## EXERCISE DETAILS
Please retype word for word the rows starting at the one that has "Slide: The Image" and stopping after the one that has "Rekordbox Professional". Leave the pictures out of your answer.

## PROVIDED INFORMATION

···

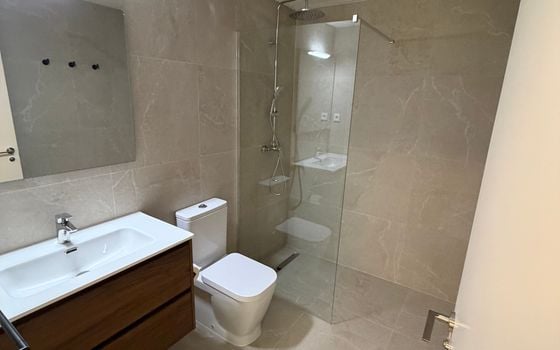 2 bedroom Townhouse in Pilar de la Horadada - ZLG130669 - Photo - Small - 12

···

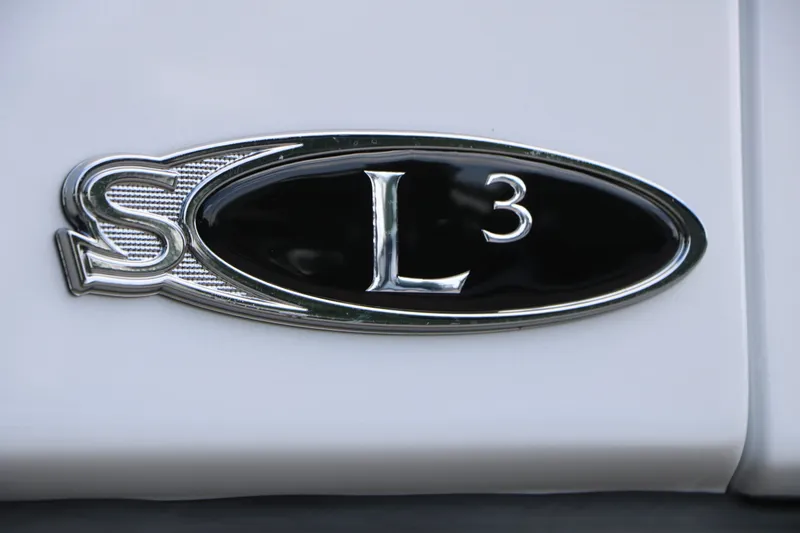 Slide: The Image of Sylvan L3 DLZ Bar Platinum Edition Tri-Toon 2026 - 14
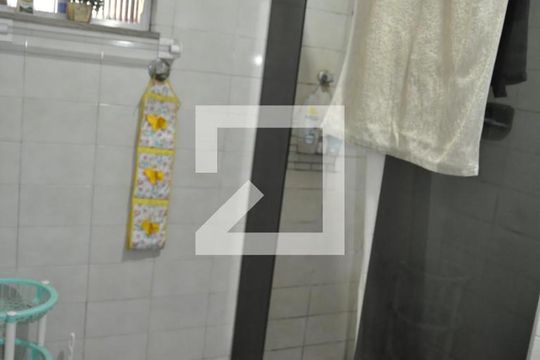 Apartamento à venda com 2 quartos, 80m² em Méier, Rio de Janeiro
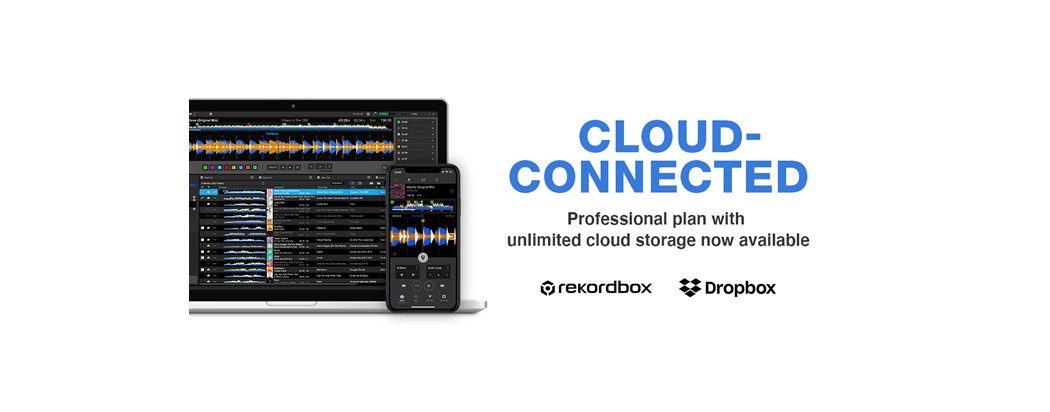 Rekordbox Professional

···

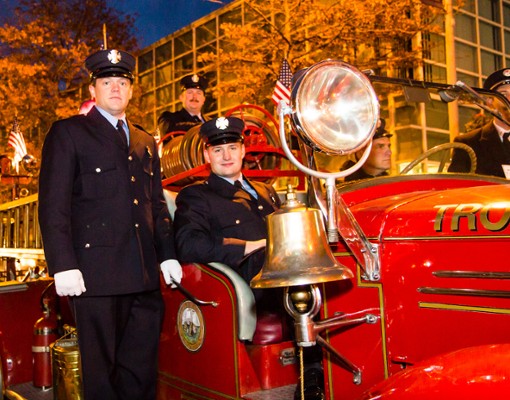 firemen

···

## ANSWER BOX
 Slide: The Image of Sylvan L3 DLZ Bar Platinum Edition Tri-Toon 2026 - 14
 Apartamento à venda com 2 quartos, 80m² em Méier, Rio de Janeiro
 Rekordbox Professional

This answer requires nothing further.